San Francisco

Utagawa Kuniyoshi

James G. Kelley Gallery

This 19th-century “Ukiyu-e” artist specialized in wood blocks of historical pictures: warriors in full armor mounted on frenzied steeds, in the tumult of battle, archers bending their bows, others hacking with two handed swords, all dramatically and romantically terrible. In one three-fold battle panorama, the Samurai have carried the fray to midstream and are thrashing each other while mounted on swimming and screaming horses. One less horrible, but equally frantic print, pictures richly attired and coiffured courtesans flailing some distraught ladies in pink kimono with the long sticks usually used to practice swordsmanship.
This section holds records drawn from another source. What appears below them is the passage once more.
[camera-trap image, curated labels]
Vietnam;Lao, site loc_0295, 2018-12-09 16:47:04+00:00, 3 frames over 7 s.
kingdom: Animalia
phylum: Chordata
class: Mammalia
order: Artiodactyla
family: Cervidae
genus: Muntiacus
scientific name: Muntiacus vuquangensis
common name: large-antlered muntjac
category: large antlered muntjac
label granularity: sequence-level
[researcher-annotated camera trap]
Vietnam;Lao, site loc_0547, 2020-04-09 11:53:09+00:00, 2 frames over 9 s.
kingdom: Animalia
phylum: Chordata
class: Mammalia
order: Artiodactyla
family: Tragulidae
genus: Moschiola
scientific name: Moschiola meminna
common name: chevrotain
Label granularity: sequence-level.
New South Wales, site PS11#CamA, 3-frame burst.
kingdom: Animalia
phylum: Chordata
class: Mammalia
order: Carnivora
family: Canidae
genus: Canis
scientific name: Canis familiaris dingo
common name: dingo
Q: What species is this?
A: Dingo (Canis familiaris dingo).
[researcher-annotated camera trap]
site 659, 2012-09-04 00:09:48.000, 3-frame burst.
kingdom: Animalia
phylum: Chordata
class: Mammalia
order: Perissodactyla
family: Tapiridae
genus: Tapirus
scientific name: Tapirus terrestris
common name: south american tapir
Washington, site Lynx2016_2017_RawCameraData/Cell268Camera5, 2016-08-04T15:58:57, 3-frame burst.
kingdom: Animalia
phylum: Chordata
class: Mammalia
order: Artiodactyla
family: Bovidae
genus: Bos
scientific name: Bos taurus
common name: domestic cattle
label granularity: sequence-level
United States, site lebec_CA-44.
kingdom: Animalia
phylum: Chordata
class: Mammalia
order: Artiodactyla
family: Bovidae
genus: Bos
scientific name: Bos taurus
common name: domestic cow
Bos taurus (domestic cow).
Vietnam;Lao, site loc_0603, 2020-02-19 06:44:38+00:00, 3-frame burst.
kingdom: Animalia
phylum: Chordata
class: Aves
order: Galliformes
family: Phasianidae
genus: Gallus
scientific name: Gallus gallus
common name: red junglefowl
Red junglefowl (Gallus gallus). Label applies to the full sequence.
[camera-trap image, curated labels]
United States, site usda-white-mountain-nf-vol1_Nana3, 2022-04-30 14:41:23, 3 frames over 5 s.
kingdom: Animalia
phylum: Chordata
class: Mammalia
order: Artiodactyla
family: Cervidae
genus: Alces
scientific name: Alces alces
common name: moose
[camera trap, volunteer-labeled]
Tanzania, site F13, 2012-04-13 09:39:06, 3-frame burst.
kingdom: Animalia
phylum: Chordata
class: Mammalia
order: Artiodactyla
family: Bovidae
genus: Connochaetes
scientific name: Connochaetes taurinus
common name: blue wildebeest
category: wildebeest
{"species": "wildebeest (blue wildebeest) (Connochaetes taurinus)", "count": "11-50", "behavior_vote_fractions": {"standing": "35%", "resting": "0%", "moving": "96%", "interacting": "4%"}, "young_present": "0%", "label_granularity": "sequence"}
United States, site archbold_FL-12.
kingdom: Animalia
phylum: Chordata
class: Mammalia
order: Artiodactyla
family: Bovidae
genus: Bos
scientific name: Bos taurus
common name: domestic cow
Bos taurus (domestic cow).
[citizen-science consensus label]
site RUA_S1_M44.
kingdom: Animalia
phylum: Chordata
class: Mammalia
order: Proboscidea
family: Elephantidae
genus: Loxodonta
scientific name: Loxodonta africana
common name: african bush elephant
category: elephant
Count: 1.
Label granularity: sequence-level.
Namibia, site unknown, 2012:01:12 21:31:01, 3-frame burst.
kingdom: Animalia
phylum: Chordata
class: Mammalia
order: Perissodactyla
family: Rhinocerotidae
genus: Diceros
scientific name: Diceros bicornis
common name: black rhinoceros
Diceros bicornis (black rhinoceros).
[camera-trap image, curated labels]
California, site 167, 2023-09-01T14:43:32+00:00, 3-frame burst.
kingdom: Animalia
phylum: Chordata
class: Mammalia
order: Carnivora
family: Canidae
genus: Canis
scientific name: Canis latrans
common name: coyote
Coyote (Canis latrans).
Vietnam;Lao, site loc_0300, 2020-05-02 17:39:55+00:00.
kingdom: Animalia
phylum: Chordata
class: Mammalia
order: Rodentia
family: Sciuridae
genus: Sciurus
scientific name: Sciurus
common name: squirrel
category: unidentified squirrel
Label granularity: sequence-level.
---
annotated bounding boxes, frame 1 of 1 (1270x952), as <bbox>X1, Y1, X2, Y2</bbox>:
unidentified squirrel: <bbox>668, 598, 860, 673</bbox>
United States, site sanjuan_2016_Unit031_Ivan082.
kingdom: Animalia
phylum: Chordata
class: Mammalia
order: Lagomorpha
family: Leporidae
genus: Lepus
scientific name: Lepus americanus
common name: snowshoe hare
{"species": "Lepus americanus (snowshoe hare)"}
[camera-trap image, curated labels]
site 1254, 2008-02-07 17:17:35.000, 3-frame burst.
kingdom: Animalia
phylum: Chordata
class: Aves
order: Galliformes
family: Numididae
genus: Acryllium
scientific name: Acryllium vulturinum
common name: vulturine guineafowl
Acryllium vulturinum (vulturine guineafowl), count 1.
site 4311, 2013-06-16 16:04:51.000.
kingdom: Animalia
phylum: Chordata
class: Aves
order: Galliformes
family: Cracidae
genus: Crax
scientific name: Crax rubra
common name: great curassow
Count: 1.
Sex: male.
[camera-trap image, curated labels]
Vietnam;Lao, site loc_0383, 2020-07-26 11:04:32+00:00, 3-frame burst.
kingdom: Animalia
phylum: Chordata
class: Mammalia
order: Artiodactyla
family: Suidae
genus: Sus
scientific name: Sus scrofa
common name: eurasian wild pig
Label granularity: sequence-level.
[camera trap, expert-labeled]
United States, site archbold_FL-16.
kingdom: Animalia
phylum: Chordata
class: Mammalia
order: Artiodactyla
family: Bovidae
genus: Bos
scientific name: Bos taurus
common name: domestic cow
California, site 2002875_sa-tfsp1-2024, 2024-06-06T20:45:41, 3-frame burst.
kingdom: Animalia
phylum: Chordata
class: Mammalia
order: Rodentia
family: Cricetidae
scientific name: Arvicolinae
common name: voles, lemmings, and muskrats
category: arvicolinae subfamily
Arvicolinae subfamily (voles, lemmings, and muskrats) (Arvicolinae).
And another is a delightful pun showing a horde of merry artists armed with a variety of brushes and mops, holding down an armed Samurai whom they are literally painting and splashing with ink.

Kuniyoshi was a student of Toyokuni I who was master to a large group of wood block artists, all of whom acknowledged their allegiance to him with the “Kuni” in their signatures. In this exhibition are a number of Kabuki prints depicting specific actors enacting their special roles, a preoccupation of all the Kuni family of artists, as well as the battle scenes with complex landscape backgrounds for which Kuniyoshi was particularly famous.